## ВЫБРАННЫЙ ОТРЫВОК
▼

Позвольте сделать вам филологический вопрос, коего разрешение для меня важно [ заметьте, как Пушкин глубоко изучал русский язык: ни одно народное слово, которого он прежде не знал, не ускользало от его наблюдения и исследования ]: в каком смысле упомянули вы слово хобот в последнем вашем творении и по какому наречию?
Препоручая себя вашей благосклонности, честь имею быть с глубочайшим почтением,
Милостивый государь,
Вашим покорнейшим слугою
Александр Пушкин".
3-го ноября 1835 г.
С.-Петербург.
Ответ мой был на трех листах почтовой бумаги. Он не может быть напечатан по многим причинам. Во-первых, я крепко защищал в нем историческую истину, которую оспаривает Пушкин. Прежде чем писать мои романы, я долго изучал эпоху и людей того времени, особенно главного исторические лица, которые изображал. Например, чего не перечитал я для своего "Новика"! [ Все, что сказано мною о Глике, воспитаннице его, Паткуле, даже Бире и Розе, и многих других лицах моего романа, взято мною из Вебера, Манштейна, жизни графа А. Остермана на немецком 1743 года, "Essai critique sur la Livonie par le comte Bray", Бергмана "Denkmдler aus der Vorzeit" , старинных немецких исторических словарей, открытых мною в библиотеке сенатора графа Ф. А. Остермана, драгоценных рукописей канцлера графа И. А. Остермана, которыми я имел случай пользоваться, и, наконец, из устных преданий мариенбургского пастора Рюля и многих других на самых местах, где происходили главные действия моего романа. ] Могу прибавить, я был столько счастлив, что мне попадались под руку весьма редкие источники. Самую местность, нравы и обычаи страны списывал я во время моего двухмесячного путешествия, которое сделал, проехав Лифляндию вдоль и поперек, большею частью по проселочным дорогам. Так же добросовестно изучил я главные лица моего "Ледяного дома" на исторических данных и достоверных преданиях.

▲

## ВЫБОРКА ДАННЫХ
▼

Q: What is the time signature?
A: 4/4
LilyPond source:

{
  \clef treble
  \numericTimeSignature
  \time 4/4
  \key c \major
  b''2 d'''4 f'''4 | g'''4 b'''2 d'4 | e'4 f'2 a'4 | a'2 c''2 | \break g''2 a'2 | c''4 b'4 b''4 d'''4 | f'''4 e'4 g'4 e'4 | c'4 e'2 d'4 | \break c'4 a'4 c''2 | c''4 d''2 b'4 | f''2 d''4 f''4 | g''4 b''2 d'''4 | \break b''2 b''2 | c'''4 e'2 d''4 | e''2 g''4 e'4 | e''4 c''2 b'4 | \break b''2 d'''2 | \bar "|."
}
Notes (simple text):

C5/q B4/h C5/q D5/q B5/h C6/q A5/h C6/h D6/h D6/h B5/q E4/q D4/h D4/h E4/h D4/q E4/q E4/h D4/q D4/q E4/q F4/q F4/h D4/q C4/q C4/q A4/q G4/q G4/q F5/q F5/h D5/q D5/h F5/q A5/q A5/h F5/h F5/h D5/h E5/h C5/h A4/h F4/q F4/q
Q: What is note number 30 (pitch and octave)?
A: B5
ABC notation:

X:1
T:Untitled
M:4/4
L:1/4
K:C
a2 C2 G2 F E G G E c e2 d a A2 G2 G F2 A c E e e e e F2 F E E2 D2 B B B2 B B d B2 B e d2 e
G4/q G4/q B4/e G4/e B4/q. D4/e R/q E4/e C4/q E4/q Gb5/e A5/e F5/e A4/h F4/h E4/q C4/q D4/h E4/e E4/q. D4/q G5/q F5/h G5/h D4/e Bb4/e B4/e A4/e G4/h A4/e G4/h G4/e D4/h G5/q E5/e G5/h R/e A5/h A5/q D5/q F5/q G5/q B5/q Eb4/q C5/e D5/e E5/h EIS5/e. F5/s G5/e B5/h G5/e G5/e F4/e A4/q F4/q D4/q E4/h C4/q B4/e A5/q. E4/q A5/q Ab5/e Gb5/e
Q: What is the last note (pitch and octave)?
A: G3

▲

## ПИСЬМЕННЫЕ ЗАДАНИЯ
1. Согласуются ли с отрывком следующие утверждения: (а) письмо Пушкина датировано 3 ноября 1835 года; (б) ответ на это письмо был напечатан; (в) путешествие по Лифляндии продолжалось два месяца? На каждое ответьте «да» или «нет» и дословно приведите решающие слова отрывка.
2. Выпишите целиком каждую строку из приведенных выше строк, в которой встречается слово "pitch". Регистр букв учитывается.

## РЕШЕНИЯ ПО ЗАДАНИЯМ
1.
(а) Да: «3-го ноября 1835 г.»
(б) Нет: «Он не может быть напечатан по многим причинам.»
(в) Да: «во время моего двухмесячного путешествия»

2.
Q: What is note number 30 (pitch and octave)?
Q: What is the last note (pitch and octave)?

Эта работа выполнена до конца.